In State v. Higgins, 243 Kan. 48, 755 P.2d 12 (1988), the subject of the defendant's silence initially arose during the defense's cross-examination of a witness for the State; the State, however, further questioned the witness in detail about the defendant's refusal to talk after his arrest, and the State emphasized the defendant's silence again during closing argument. The facts of this case are more similar to those in Edwards and Gadelkarim and are distinguished from those in Higgins.

Moreover, the strength of the evidence indicating Spurlock's guilt contravenes the argument that he was denied the right to a fair trial by the officer's comment that Spurlock invoked his Miranda rights. The prejudicial value of the evidence was not great; there was little chance that a jury would have considered it to be a comment on Spurlock's failure to immediately assert his innocence. The error was harmless. See Edwards, 264 Kan. at 196; Gadelkarim, 256 Kan. at 686. The trial court did not abuse its discretion in denying Spurlock's motion for mistrial.

K.B.'s Testimony by Closed-circuit Television

Spurlock argues the trial court permitted K.B. to testify by closed-circuit television in violation of his 6th Amendment right.

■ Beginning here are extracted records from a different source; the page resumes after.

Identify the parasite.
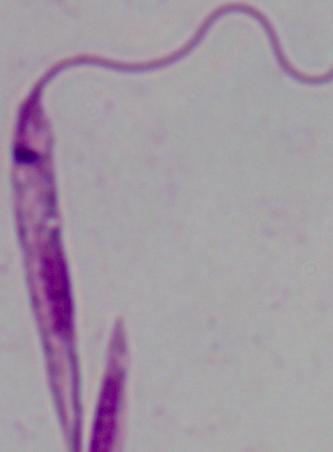

Leishmania.

modality: photomicrograph
magnification: 1000x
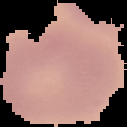

Summary:
  - Image type: segmented cell region on a black background
  - Preparation: thin blood smear
  - Image size: 127×127 pixels
  - Malaria status: uninfected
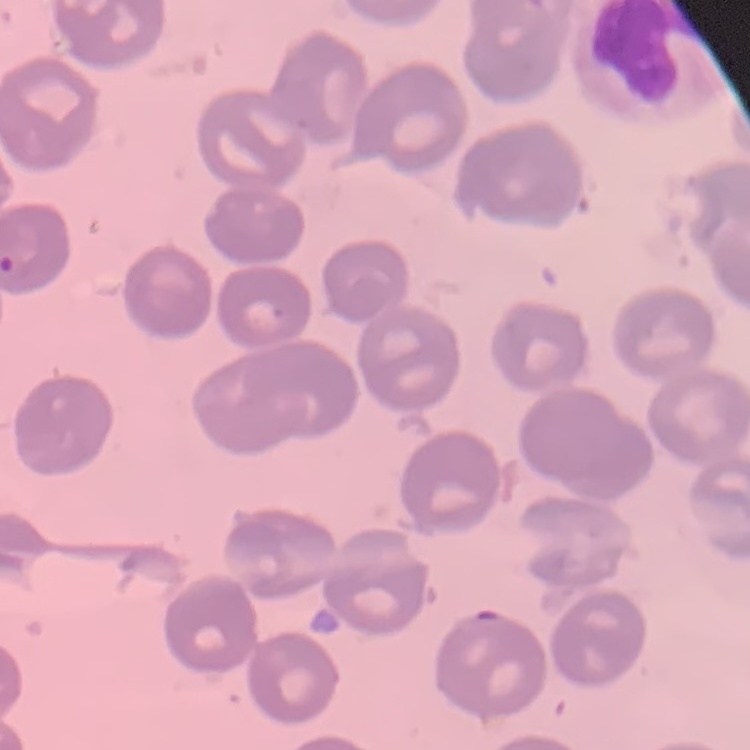

Summary:
  - Red blood cell morphology: no rouleaux formation
  - Preparation: thin blood smear
  - Image type: one tile cut from a larger photomicrograph
  - Stain: Field's or Giemsa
State which cell type is depicted.
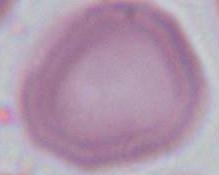

An erythrocyte.

Micrograph. Captured at 1000x magnification.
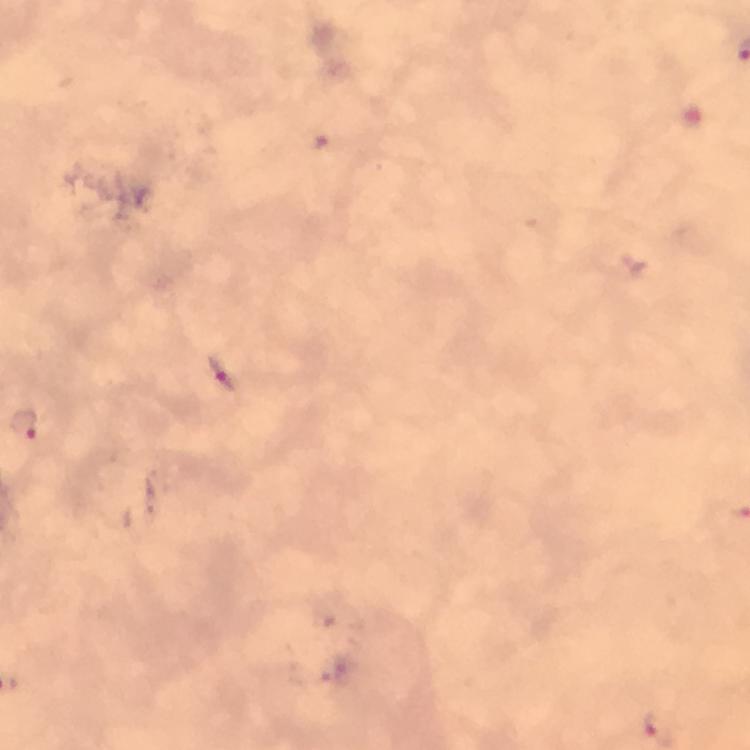

Approximate centers as {x, y} in pixels. Malaria parasite locations: {220, 375}, {26, 422}. Thick blood film. Giemsa-stained preparation. 100x magnification. Image is 750×750 pixels. Immersion oil applied. A crop from one field of view. From a diagnostic examination for malaria. Photographed with a smartphone mounted on the microscope.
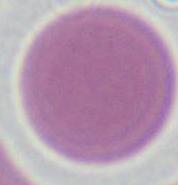

Micrograph. 1000x magnification. A red blood cell is seen.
Assess this cell for malaria.
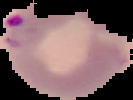

Parasitized.

preparation: thin blood film
image_size: 133×100 pixels
image_type: segmented cell region on a black background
Report the malaria status of this cell.
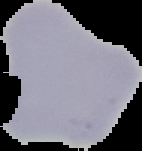

It is uninfected.

Image is 142×151 pixels. From a thin blood smear. Cell region segmented out of the field of view; the surrounding area is masked to black.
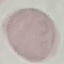
Summary:
  - Result: negative for malaria parasites
  - Preparation: thin smear
  - Image type: automatically extracted cell patch, resized to 64 × 64 pixels
  - Stain: Giemsa
  - Capture: smartphone through the microscope eyepiece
Assess this cell for malaria.
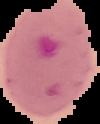
It is parasitized.

Image is 100×124 pixels. Cell region segmented out of the field of view; the surrounding area is masked to black. From a thin blood smear.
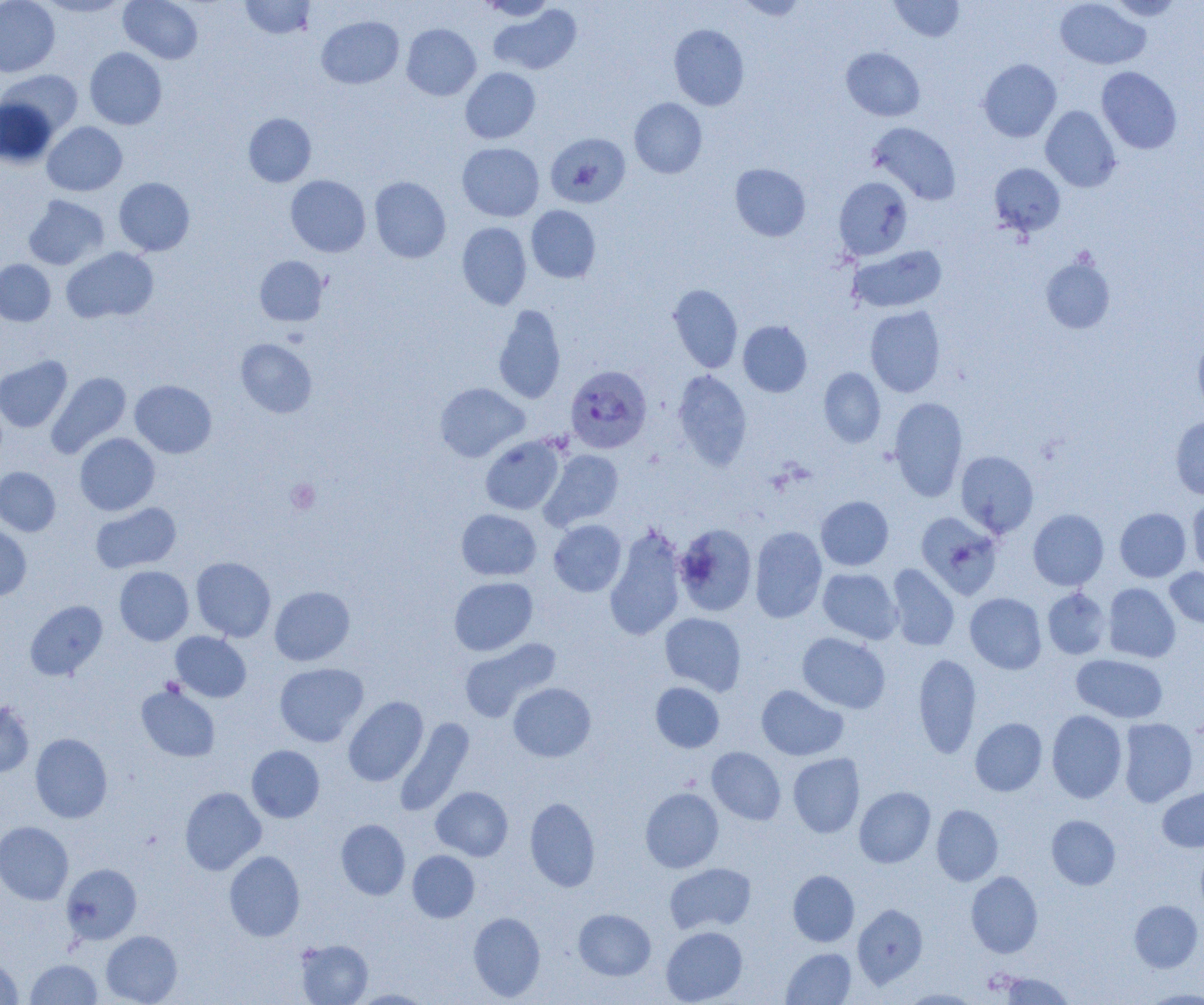
slide_level_diagnosis: Plasmodium falciparum
image_size: 1204×1005 pixels
plasmodium_falciparum_infected_red_blood_cell_locations: 'approximate bounding boxes as (x1, y1, x2, y2) in pixels: (565, 365, 652, 453)'
uninfected_red_blood_cell_locations: 'approximate bounding boxes as (x1, y1, x2, y2) in pixels: (0, 0, 60, 77), (37, 0, 130, 18), (119, 0, 203, 64), (478, 0, 556, 21), (736, 0, 810, 20), (889, 0, 965, 42), (1054, 0, 1150, 70), (1106, 0, 1186, 21), (240, 1, 315, 39), (488, 4, 582, 75), (316, 16, 404, 89), (402, 24, 481, 100), (668, 24, 749, 110), (85, 47, 167, 129), (840, 47, 925, 121), (978, 58, 1061, 142), (1096, 67, 1182, 154), (460, 68, 540, 144), (1, 70, 83, 137), (0, 98, 57, 168), (629, 98, 707, 178), (1040, 106, 1121, 191), (243, 113, 316, 187), (42, 122, 127, 196), (867, 122, 961, 205), (545, 133, 631, 208), (457, 143, 544, 221), (730, 163, 811, 241), (989, 163, 1065, 236), (285, 175, 371, 257), (369, 176, 451, 263), (834, 177, 913, 260), (114, 178, 195, 255), (23, 195, 109, 270), (526, 205, 601, 283), (457, 222, 531, 309), (848, 245, 947, 314), (61, 247, 158, 323), (1041, 255, 1115, 334), (254, 256, 328, 326), (0, 259, 55, 326), (668, 284, 743, 372), (493, 304, 566, 404), (865, 306, 946, 398), (738, 320, 812, 397), (1193, 334, 1204, 414), (236, 339, 317, 418), (0, 355, 72, 432), (818, 367, 886, 447), (672, 370, 752, 471), (47, 372, 131, 458), (130, 380, 217, 458), (435, 383, 529, 462), (889, 397, 968, 501), (1170, 415, 1204, 500), (74, 433, 160, 516), (480, 435, 565, 515), (539, 449, 624, 531), (956, 450, 1038, 537), (0, 467, 60, 536), (815, 496, 894, 571), (1187, 496, 1204, 576), (90, 502, 181, 573), (1115, 508, 1191, 582), (456, 509, 541, 580), (1028, 509, 1109, 590), (916, 512, 1004, 599), (548, 519, 627, 596), (674, 523, 757, 616), (0, 524, 32, 601), (749, 526, 827, 623), (604, 527, 687, 640), (191, 556, 276, 641), (887, 564, 959, 651), (114, 566, 194, 645), (1165, 567, 1204, 629), (817, 568, 902, 644), (449, 577, 537, 656), (1103, 583, 1180, 662), (269, 586, 355, 666), (1042, 588, 1111, 659), (965, 592, 1047, 674), (25, 600, 107, 680), (660, 612, 746, 695), (171, 631, 251, 702), (797, 632, 890, 714), (458, 638, 560, 722), (913, 652, 981, 759), (1071, 654, 1167, 723), (274, 663, 368, 747), (136, 682, 220, 762), (508, 682, 596, 762), (650, 682, 724, 752), (756, 685, 848, 760), (343, 696, 428, 787), (0, 701, 35, 778), (1047, 710, 1127, 803), (970, 717, 1047, 796), (395, 718, 475, 816), (1117, 718, 1198, 807), (30, 733, 112, 823), (247, 745, 324, 822), (707, 747, 786, 825), (788, 753, 865, 838), (431, 786, 513, 860), (854, 786, 935, 868), (1157, 786, 1204, 851), (180, 787, 265, 875), (640, 787, 724, 873), (525, 797, 601, 892), (931, 804, 1003, 886), (1046, 815, 1120, 889), (336, 819, 410, 899), (0, 821, 74, 905), (1196, 844, 1204, 919), (224, 850, 305, 941), (407, 850, 479, 922), (664, 862, 756, 934), (61, 863, 142, 945), (788, 870, 859, 946), (966, 871, 1043, 958), (1129, 900, 1203, 972), (852, 904, 928, 988), (574, 908, 656, 980), (468, 912, 545, 1001), (661, 926, 747, 1004), (101, 930, 182, 1004), (295, 939, 373, 1005), (781, 948, 856, 1004), (0, 957, 23, 1004), (26, 958, 102, 1004), (999, 972, 1076, 1004), (349, 988, 435, 1004), (900, 988, 984, 1004), (1141, 988, 1204, 1004)'
field_of_view: single
preparation: thin blood smear
magnification: 1000x
modality: light microscopy
platelet_locations: 'approximate bounding boxes as (x1, y1, x2, y2) in pixels: (285, 479, 320, 514)'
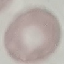

Malaria status: uninfected. Automatically extracted cell patch, resized to 64 × 64 pixels. Thin blood film. Giemsa-stained preparation. Photographed with a smartphone camera at the microscope eyepiece.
Name the parasite shown.
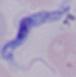
This is a trypanosome.

Summary:
  - Modality: micrograph
  - Magnification: 1000x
Report the malaria status.
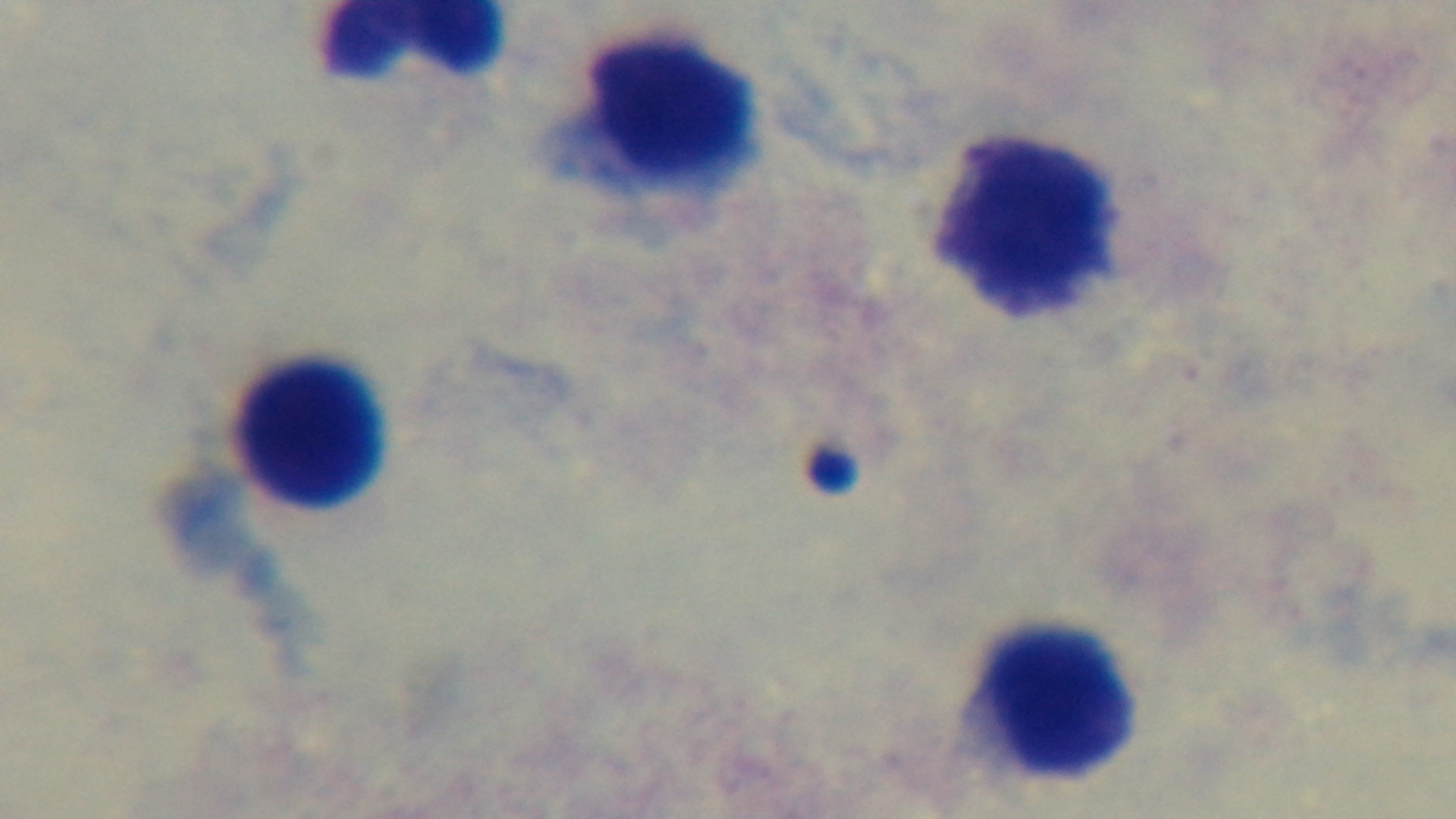

It is uninfected.

objective = 100x oil immersion
modality = light microscopy
preparation = thick
capture = mounted 4K digital camera
field of view = one from the slide
stain = Giemsa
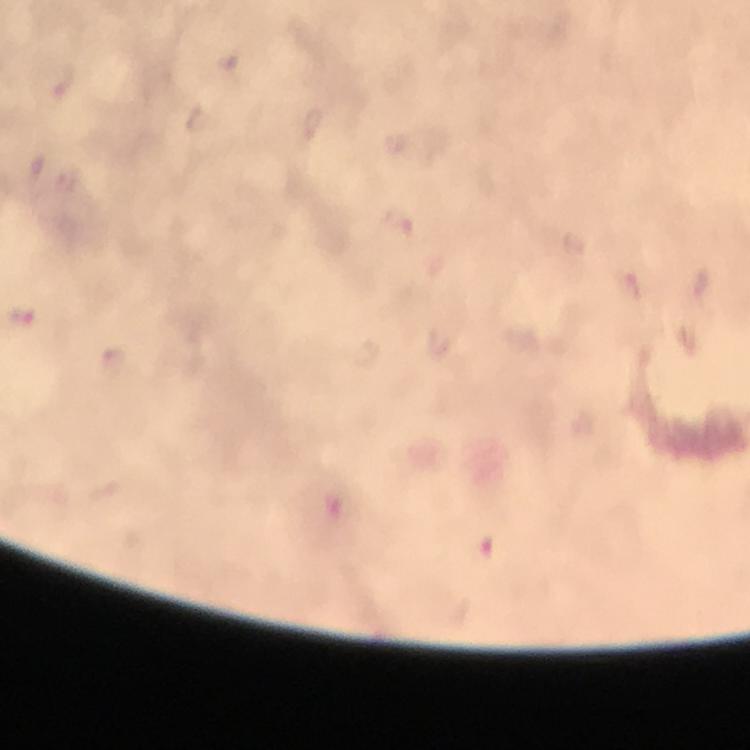

Approximate centers as [x, y] in pixels. Plasmodium parasite locations: [22, 317]. Immersion oil applied. Photographed through the microscope with a smartphone camera. Giemsa-stained preparation. From a diagnostic examination for malaria. At 100x magnification. Image is 750×750 pixels. Cropped region of a single field of view. Thick blood smear.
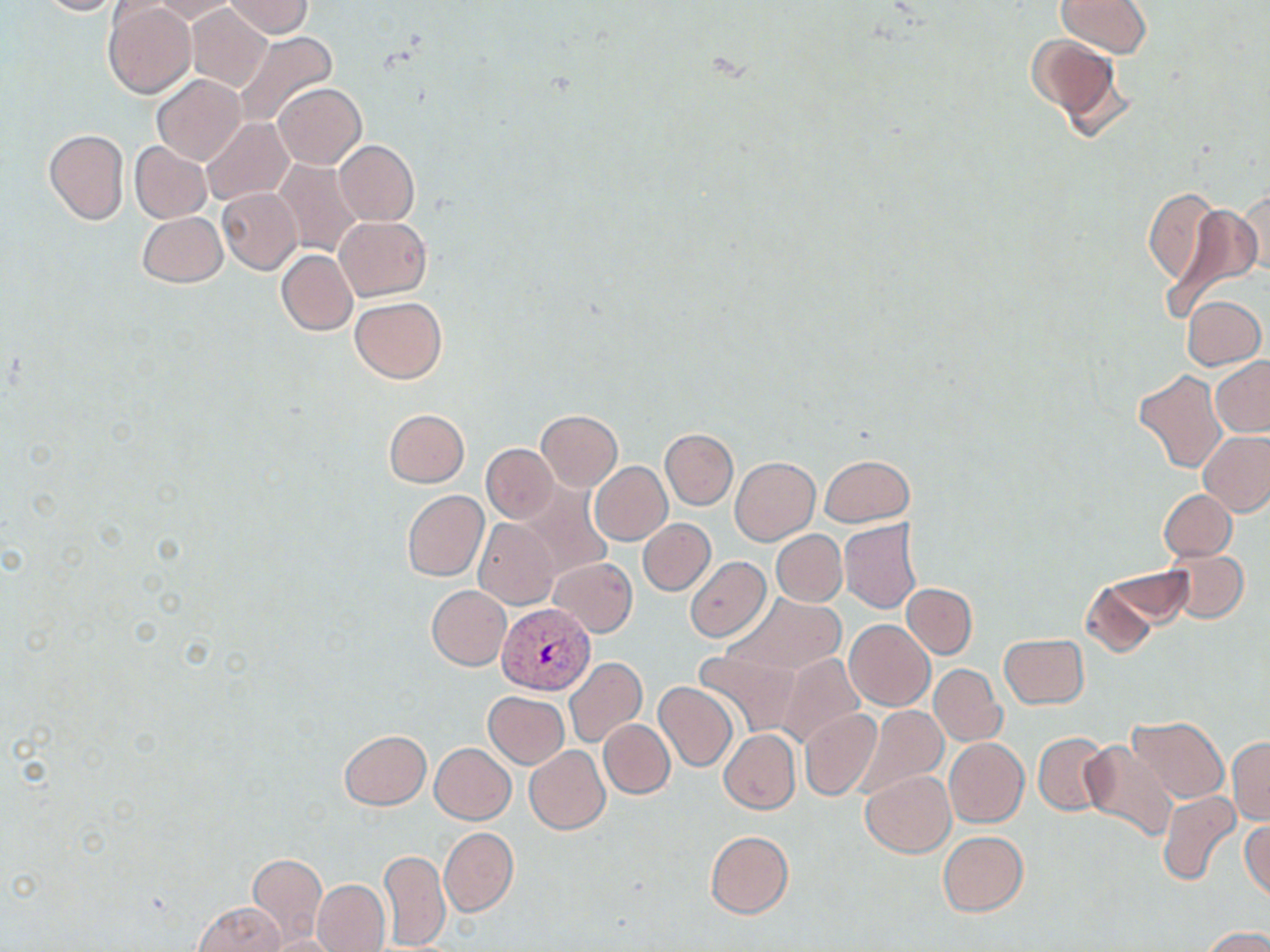
Summary:
  - Coordinate format: approximate bounding boxes as (x1,y1)-(x2,y2) corner pairs in pixels
  - Uninfected red blood cell locations: (35,0)-(132,16), (224,0)-(312,39), (1057,0)-(1153,57), (149,1)-(238,22), (105,3)-(196,98), (185,4)-(272,92), (206,4)-(308,66), (234,31)-(337,129), (1026,33)-(1128,135), (153,75)-(245,164), (274,83)-(366,168), (201,119)-(294,205), (43,129)-(129,226), (334,139)-(419,226), (130,141)-(211,222), (273,157)-(365,259), (1143,187)-(1220,289), (218,188)-(303,273), (1237,190)-(1269,278), (1160,203)-(1262,318), (137,211)-(227,287), (334,215)-(431,301), (276,250)-(358,335), (1182,295)-(1266,371), (350,296)-(447,383), (1212,358)-(1270,437), (1134,369)-(1226,473), (384,408)-(469,487), (537,409)-(622,492), (660,429)-(738,509), (1198,431)-(1270,515), (482,443)-(557,523), (820,454)-(913,526), (730,457)-(819,544), (588,461)-(672,546), (518,482)-(614,579), (1159,489)-(1237,561), (402,490)-(489,582), (639,518)-(715,595), (475,519)-(560,610), (838,519)-(923,614), (772,530)-(846,606), (1161,546)-(1249,624), (684,556)-(771,642), (549,558)-(637,636), (1104,567)-(1194,628), (1081,579)-(1160,656), (902,584)-(977,658), (426,585)-(511,670), (867,592)-(971,690), (727,593)-(847,675), (712,600)-(849,741), (845,621)-(934,711), (999,633)-(1089,709), (694,648)-(799,736), (775,653)-(866,748), (563,656)-(646,748), (930,663)-(1006,746), (654,682)-(737,771), (484,691)-(569,768), (854,703)-(948,797), (800,708)-(882,801), (1129,716)-(1229,802), (599,719)-(675,797), (339,729)-(431,810), (718,729)-(800,814), (1033,733)-(1111,817), (944,737)-(1028,827), (1228,737)-(1270,825), (1078,741)-(1179,843), (430,743)-(515,824), (524,745)-(609,834), (862,770)-(955,856), (1156,790)-(1240,887), (1241,818)-(1269,904), (439,828)-(517,916), (705,830)-(794,919), (938,831)-(1029,916), (379,849)-(450,948), (248,853)-(327,944), (312,879)-(389,952), (192,901)-(287,952), (1202,927)-(1270,952), (263,935)-(343,952)
  - Plasmodium vivax-infected red blood cell locations: (497,604)-(595,694)
  - Slide-level diagnosis: Plasmodium vivax
  - Field of view: one of a larger specimen
  - Image size: 1270×952 pixels
  - Magnification: 1000x
  - Stain: May-Grünwald-Giemsa
  - Modality: optical microscopy
  - Preparation: thin blood smear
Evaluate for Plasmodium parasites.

K.S.A. 22-3434 provides a statutory procedure by which an alleged child victim of a crime may testify outside the courtroom and the testimony may be televised by closed- circuit equipment. A defendant in a sexual abuse trial is not denied the constitutional right to confrontation where the child testifies via closed-circuit television, pursuant to K.S.A. 22-3434, provided the trial court (1) hears evidence and determines use of the one- way closed-circuit television procedure is necessary to protect the welfare of the particular child who is testifying; (2) finds that the child would be traumatized, not by the courtroom generally, but by the presence of the defendant; and (3) finds that the emotional distress suffered by the child in the presence of the defendant is more than de minimis, i.e., more than mere nervousness or excitement or some reluctance to testify. State v. Chisholm, 250 Kan. 153, 166, 825 P.2d 147 (1992).

The State filed a pretrial motion for K.B. to testify via closed-circuit television. At the hearing, Van Patten testified K.B. would "shut down" in a courtroom setting where Spurlock and her grandmother were present and K.B. was aware that her grandmother did not believe what she had said and supported Spurlock. Van Patten testified K.B. would feel intimidated and anxious because of the divided loyalties about her grandmother and Spurlock.

The trial court recited the K.S.A. 22-3434 standard that the State had to establish by clear and convincing evidence and found the State had met its burden under the statute. The court found, first of all, Van Patten was qualified to give an opinion regarding K.B.'s possible emotional distress at testifying in the courtroom because she had an in-depth perception and understanding of K.B. from almost a year's counseling sessions. The court found there would be "much higher degree of traumatization" if K.B. were to testify in the courtroom where family members and Spurlock would be present. The court concluded the open court setting would have "a good chance of preventing her from communicating reasonably with counsel and with the jury." The court held the State had met its burden under K.S.A. 22-3434.

Although the trial court did not use the precise language in K.S.A. 22-3434, it stated the particularized findings of trauma sufficient to satisfy the standard. See Chisholm, 250 Kan. at 166-67. We conclude the trial court did not err in allowing K.B. to testify by closed-circuit television after finding the requirements in 22-3434 were satisfied.